• DATASET RECORDS:
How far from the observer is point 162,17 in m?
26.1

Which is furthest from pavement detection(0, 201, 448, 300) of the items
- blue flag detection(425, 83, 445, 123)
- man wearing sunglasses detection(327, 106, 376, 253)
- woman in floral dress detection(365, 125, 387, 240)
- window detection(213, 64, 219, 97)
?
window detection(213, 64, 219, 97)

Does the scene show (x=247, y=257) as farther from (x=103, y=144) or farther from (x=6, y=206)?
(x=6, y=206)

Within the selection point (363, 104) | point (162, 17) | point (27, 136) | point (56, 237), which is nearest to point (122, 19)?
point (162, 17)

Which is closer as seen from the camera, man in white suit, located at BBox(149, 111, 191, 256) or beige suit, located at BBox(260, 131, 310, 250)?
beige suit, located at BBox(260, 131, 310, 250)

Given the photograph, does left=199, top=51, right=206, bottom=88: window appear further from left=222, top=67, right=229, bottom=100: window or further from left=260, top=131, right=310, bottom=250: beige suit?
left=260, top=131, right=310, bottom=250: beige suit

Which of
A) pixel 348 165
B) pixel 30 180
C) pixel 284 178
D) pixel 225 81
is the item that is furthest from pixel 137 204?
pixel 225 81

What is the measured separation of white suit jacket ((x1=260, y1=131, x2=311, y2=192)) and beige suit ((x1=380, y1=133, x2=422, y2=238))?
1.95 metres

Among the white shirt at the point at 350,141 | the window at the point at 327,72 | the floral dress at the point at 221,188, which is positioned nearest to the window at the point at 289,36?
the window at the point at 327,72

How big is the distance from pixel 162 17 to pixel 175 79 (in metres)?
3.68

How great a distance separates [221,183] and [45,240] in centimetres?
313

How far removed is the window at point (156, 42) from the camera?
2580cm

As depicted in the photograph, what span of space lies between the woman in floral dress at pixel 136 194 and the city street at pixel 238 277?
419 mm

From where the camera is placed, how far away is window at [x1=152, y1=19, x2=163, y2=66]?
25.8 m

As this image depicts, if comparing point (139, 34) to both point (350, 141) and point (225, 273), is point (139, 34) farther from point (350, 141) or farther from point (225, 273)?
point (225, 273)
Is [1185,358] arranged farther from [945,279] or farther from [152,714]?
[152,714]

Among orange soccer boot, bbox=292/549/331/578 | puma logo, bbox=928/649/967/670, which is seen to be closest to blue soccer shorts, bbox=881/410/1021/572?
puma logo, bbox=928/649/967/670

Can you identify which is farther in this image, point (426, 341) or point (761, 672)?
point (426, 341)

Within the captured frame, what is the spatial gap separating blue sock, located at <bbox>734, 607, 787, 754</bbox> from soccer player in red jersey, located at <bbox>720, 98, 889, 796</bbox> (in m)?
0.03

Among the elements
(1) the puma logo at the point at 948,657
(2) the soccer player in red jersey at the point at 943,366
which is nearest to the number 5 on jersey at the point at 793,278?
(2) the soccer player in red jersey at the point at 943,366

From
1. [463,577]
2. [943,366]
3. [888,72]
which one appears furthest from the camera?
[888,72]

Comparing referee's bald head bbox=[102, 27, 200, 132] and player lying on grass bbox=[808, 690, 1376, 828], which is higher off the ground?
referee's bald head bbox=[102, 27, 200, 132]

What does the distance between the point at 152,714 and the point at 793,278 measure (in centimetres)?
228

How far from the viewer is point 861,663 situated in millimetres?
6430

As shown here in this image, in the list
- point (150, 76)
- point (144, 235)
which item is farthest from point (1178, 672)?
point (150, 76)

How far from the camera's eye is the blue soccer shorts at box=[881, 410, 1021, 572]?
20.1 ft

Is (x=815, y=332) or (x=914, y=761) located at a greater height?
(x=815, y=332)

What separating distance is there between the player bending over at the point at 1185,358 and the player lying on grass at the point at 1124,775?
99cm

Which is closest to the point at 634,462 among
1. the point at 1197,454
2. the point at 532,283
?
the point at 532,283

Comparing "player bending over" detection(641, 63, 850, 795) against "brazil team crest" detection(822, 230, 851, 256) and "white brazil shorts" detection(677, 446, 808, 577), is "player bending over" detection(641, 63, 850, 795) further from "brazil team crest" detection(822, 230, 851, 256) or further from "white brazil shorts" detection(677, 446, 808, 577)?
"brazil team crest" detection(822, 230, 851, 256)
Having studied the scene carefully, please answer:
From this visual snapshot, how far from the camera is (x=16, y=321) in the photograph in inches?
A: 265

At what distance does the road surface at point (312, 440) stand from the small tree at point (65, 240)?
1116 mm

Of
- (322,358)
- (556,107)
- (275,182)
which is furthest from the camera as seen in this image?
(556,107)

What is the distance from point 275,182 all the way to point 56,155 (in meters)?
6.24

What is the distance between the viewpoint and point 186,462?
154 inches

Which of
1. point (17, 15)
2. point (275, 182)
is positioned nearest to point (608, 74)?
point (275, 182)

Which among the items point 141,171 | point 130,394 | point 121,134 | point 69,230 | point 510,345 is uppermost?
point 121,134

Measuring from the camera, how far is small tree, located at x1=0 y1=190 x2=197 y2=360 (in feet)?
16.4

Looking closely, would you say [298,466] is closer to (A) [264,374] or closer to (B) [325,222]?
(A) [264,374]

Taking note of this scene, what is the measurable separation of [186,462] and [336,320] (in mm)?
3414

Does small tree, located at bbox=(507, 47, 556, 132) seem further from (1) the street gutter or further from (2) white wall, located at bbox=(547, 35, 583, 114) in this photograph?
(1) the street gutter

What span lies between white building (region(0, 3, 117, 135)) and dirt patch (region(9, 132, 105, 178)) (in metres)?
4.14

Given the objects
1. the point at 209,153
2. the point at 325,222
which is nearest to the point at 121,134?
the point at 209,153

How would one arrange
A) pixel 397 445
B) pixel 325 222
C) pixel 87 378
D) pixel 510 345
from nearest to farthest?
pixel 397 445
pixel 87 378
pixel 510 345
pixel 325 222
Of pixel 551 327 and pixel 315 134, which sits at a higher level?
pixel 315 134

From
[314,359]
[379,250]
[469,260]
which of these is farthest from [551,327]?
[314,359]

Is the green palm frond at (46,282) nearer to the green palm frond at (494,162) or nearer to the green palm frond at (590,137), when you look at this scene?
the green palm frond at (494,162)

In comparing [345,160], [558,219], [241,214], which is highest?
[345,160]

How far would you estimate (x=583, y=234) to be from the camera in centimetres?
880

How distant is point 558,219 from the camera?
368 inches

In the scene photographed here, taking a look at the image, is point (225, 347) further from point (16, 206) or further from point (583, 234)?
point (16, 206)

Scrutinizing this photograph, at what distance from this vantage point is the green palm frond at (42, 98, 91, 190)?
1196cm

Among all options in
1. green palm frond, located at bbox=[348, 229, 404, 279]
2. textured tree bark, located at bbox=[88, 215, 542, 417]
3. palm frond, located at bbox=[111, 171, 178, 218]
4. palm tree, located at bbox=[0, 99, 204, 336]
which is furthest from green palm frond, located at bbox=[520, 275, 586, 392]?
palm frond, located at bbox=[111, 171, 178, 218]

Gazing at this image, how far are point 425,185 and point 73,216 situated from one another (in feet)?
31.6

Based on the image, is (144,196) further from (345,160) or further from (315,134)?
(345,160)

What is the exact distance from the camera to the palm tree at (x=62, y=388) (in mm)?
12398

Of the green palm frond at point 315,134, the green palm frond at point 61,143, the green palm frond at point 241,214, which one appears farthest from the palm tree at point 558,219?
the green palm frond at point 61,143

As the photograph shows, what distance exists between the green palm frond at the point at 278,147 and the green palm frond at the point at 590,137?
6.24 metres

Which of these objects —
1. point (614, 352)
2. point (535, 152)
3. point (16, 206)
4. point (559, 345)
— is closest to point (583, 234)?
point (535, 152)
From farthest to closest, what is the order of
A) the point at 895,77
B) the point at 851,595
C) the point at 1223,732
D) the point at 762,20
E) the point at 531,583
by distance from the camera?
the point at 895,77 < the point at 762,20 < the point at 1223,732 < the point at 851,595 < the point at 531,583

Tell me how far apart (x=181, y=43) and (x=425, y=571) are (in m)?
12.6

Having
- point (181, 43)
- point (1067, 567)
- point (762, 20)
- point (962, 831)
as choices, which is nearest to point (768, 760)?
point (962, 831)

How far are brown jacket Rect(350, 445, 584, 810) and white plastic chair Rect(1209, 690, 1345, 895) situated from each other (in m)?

• GIVEN EXERCISE: From the start of the records through the line containing "1.95 metres", rewrite the lines as a numbered list with blank lines omitted.

• EXERCISE OUTPUT:
1. How far from the observer is point 162,17 in m?
2. 26.1
3. Which is furthest from pavement detection(0, 201, 448, 300) of the items
4. - blue flag detection(425, 83, 445, 123)
5. - man wearing sunglasses detection(327, 106, 376, 253)
6. - woman in floral dress detection(365, 125, 387, 240)
7. - window detection(213, 64, 219, 97)
8. ?
9. window detection(213, 64, 219, 97)
10. Does the scene show (x=247, y=257) as farther from (x=103, y=144) or farther from (x=6, y=206)?
11. (x=6, y=206)
12. Within the selection point (363, 104) | point (162, 17) | point (27, 136) | point (56, 237), which is nearest to point (122, 19)?
13. point (162, 17)
14. Which is closer as seen from the camera, man in white suit, located at BBox(149, 111, 191, 256) or beige suit, located at BBox(260, 131, 310, 250)?
15. beige suit, located at BBox(260, 131, 310, 250)
16. Given the photograph, does left=199, top=51, right=206, bottom=88: window appear further from left=222, top=67, right=229, bottom=100: window or further from left=260, top=131, right=310, bottom=250: beige suit?
17. left=260, top=131, right=310, bottom=250: beige suit
18. Which of
19. A) pixel 348 165
20. B) pixel 30 180
21. C) pixel 284 178
22. D) pixel 225 81
23. is the item that is furthest from pixel 137 204?
24. pixel 225 81
25. What is the measured separation of white suit jacket ((x1=260, y1=131, x2=311, y2=192)) and beige suit ((x1=380, y1=133, x2=422, y2=238))?
26. 1.95 metres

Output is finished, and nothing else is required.